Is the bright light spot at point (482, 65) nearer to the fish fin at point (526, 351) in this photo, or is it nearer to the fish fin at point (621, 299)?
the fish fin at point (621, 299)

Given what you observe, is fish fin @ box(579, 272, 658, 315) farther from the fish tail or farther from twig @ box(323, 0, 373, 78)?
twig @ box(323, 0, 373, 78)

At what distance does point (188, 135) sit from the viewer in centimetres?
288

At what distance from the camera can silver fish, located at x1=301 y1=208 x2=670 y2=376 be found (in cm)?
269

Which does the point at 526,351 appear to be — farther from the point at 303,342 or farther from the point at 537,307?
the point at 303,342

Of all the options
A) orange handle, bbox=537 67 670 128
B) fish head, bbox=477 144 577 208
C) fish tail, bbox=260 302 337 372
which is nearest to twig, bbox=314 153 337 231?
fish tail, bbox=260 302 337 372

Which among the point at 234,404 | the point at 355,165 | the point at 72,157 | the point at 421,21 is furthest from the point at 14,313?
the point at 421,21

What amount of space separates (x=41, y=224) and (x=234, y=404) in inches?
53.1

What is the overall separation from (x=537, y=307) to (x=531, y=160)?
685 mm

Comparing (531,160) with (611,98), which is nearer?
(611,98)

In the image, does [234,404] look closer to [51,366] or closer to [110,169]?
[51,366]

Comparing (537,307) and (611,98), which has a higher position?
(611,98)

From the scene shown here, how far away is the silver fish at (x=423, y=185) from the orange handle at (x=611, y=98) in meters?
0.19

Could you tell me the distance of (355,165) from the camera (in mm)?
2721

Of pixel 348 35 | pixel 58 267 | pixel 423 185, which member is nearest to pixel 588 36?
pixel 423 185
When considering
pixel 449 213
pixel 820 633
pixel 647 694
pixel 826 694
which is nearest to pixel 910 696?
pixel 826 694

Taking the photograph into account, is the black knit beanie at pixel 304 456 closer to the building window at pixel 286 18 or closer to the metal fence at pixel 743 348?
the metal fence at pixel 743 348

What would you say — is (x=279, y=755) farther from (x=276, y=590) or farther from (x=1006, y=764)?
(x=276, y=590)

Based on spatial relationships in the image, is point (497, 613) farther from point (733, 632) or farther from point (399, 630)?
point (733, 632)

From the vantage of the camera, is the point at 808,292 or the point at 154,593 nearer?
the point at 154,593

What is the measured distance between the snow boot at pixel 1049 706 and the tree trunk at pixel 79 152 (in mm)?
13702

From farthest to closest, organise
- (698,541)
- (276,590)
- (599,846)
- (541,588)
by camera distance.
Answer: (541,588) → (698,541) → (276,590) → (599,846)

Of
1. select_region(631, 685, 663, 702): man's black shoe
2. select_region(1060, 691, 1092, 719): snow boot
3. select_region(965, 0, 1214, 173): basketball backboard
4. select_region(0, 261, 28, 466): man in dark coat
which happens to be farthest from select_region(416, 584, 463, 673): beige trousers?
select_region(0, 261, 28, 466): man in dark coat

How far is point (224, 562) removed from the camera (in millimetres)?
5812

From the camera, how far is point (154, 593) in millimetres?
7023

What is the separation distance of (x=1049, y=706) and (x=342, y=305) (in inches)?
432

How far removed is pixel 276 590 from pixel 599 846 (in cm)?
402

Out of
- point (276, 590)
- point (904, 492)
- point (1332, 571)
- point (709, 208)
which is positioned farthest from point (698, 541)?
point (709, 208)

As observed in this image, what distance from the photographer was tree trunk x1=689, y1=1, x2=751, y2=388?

+ + + + +

## Enunciado:
Copia, sin cambiar nada, todas las líneas de los registros de arriba.

## Respuesta:
Is the bright light spot at point (482, 65) nearer to the fish fin at point (526, 351) in this photo, or is it nearer to the fish fin at point (621, 299)?
the fish fin at point (621, 299)

Given what you observe, is fish fin @ box(579, 272, 658, 315) farther from the fish tail or farther from twig @ box(323, 0, 373, 78)?
twig @ box(323, 0, 373, 78)

At what distance does point (188, 135) sit from the viewer in centimetres?
288

At what distance from the camera can silver fish, located at x1=301 y1=208 x2=670 y2=376 be found (in cm)?
269

Which does the point at 526,351 appear to be — farther from the point at 303,342 or farther from the point at 537,307?
the point at 303,342

Of all the options
A) orange handle, bbox=537 67 670 128
B) fish head, bbox=477 144 577 208
C) fish tail, bbox=260 302 337 372
which is nearest to twig, bbox=314 153 337 231?
fish tail, bbox=260 302 337 372

Which among the point at 234,404 | the point at 355,165 | the point at 72,157 | the point at 421,21 is furthest from the point at 14,313?
the point at 421,21

What amount of space separates (x=41, y=224) and (x=234, y=404) in inches?
53.1

What is the overall separation from (x=537, y=307) to (x=531, y=160)?
685 mm

Comparing (531,160) with (611,98), which is nearer?
(611,98)

In the image, does [234,404] look closer to [51,366] or closer to [110,169]?
[51,366]

Comparing (537,307) and (611,98), which has a higher position?
(611,98)

From the scene shown here, how far away is the silver fish at (x=423, y=185) from the orange handle at (x=611, y=98) in meters?
0.19

Could you tell me the distance of (355,165) from the camera (in mm)?
2721

Of pixel 348 35 | pixel 58 267 | pixel 423 185, which member is nearest to pixel 588 36?
pixel 423 185
When considering
pixel 449 213
pixel 820 633
pixel 647 694
pixel 826 694
which is nearest to pixel 910 696?
pixel 826 694

Taking the photograph into account, is the black knit beanie at pixel 304 456 closer to the building window at pixel 286 18 or closer to the metal fence at pixel 743 348?
the metal fence at pixel 743 348

What would you say — is (x=279, y=755) farther from (x=276, y=590) or farther from (x=1006, y=764)?
(x=276, y=590)

Based on spatial relationships in the image, is point (497, 613) farther from point (733, 632) or farther from point (399, 630)?
point (733, 632)

From the vantage of the camera, is the point at 808,292 or the point at 154,593 nearer?
the point at 154,593

What is the measured distance between the snow boot at pixel 1049 706 and the tree trunk at pixel 79 152 (in mm)?
13702

From farthest to closest, organise
- (698,541)
- (276,590)
- (599,846)
- (541,588)
by camera distance.
Answer: (541,588) → (698,541) → (276,590) → (599,846)

Of
1. select_region(631, 685, 663, 702): man's black shoe
2. select_region(1060, 691, 1092, 719): snow boot
3. select_region(965, 0, 1214, 173): basketball backboard
4. select_region(0, 261, 28, 466): man in dark coat
which happens to be farthest from select_region(416, 584, 463, 673): beige trousers?
select_region(0, 261, 28, 466): man in dark coat

How far is point (224, 562) removed from the camera (in millimetres)?
5812

From the camera, how far is point (154, 593) in millimetres?
7023

What is the separation distance of (x=1049, y=706) and (x=342, y=305) (in inches)?
432

How far removed is pixel 276 590 from pixel 599 846 (in cm)?
402

Out of
- point (276, 590)
- point (904, 492)
- point (1332, 571)
- point (709, 208)
which is positioned farthest from point (698, 541)?
point (709, 208)

As observed in this image, what distance from the photographer was tree trunk x1=689, y1=1, x2=751, y2=388?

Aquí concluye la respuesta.